California must also consider more Public Private Partnerships (P3s), which take many forms but the structure creates a win-win solution between government, utilities, investors and citizens. Innovative governance is also a component of P3s. These governance structures help give rise to multi-sectoral collaboration, creating a platform by which citizens can help inform and prioritize complex community needs, driving higher value results.
P3s are typically project specific focusing on unique financing and procurement approaches that can be utilized to build a priority initiative that otherwise would not happen – like toll roads, water or energy systems and bridges. In New Orleans, unique partnerships have helped rebuild schools, hospitals, roads and other critical components of the city destroyed by Katrina.
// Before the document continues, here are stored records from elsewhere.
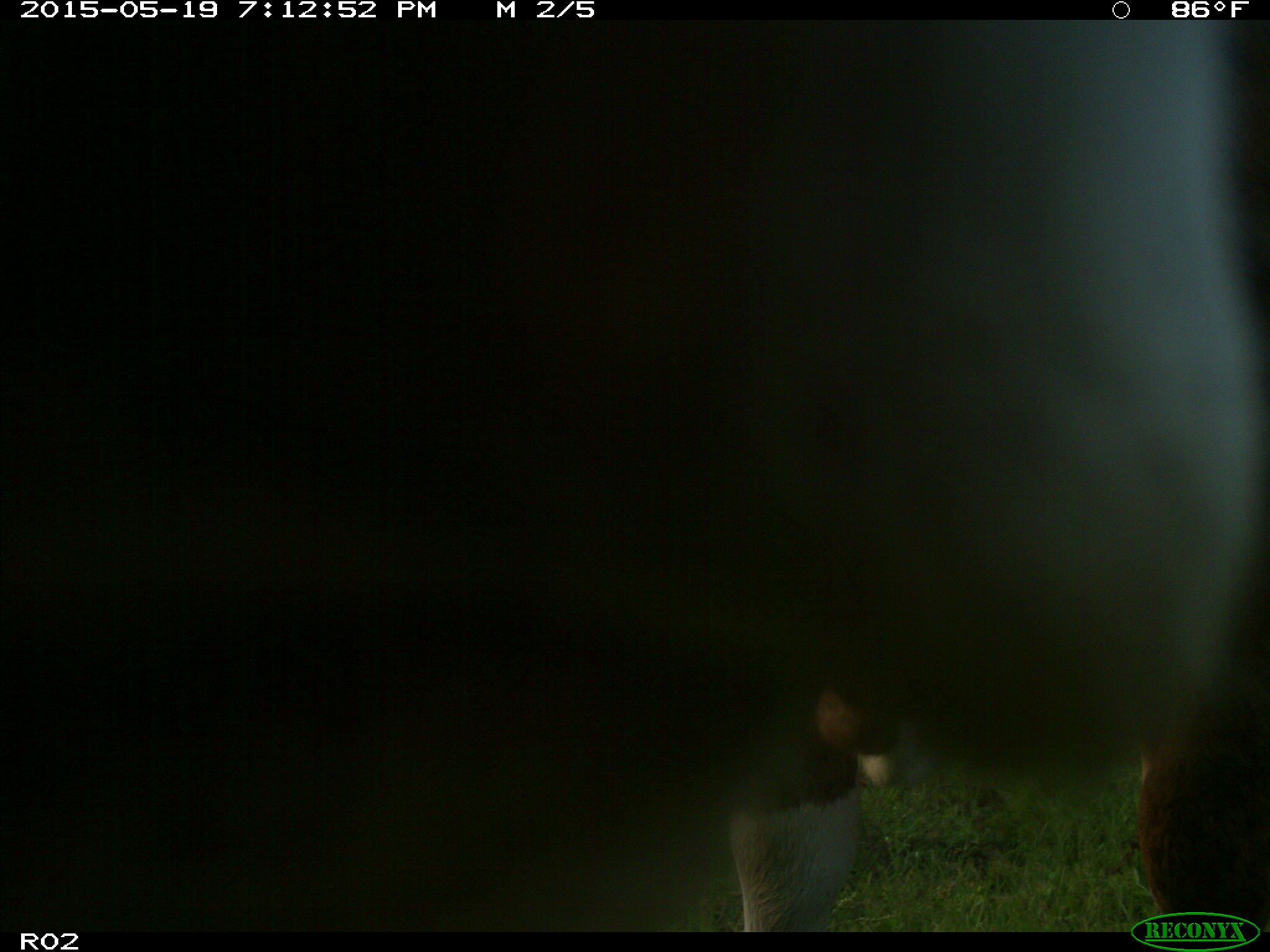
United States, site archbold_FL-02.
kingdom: Animalia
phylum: Chordata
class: Mammalia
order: Artiodactyla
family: Bovidae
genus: Bos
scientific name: Bos taurus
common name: domestic cow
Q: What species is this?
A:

California has many successful P3 projects and Sacramento’s recent passage of AB1054, creating a $21B fund to help offset future wild fire claims funded by ratepayers and shareholder profits alike, may yet encourage more cross-sectoral engagement.
Due to the wildfires and blackouts, I understand Californians are angry at PG&E – and deservedly so. But they can’t be more angry than New Orleanians were at the various local, state, and federal agencies for the failures exposed by Katrina. But here, we realized that our only way to rebuild, was to find ways to partner with the very agencies and organizations we loathed.
So, rather than demonize utilities, California should instead focus reform efforts on changing the way in which we approach and support investment in our nation’s infrastructure. If this collaborative mindset can work in New Orleans, it can work in California, too.
Caitlin Cain, is an economic development consultant and the former CEO of the World Trade Center of New Orleans; she served as the Director of Economic Development for the New Orleans Regional Planning Commission immediately during and after Hurricane Katrina.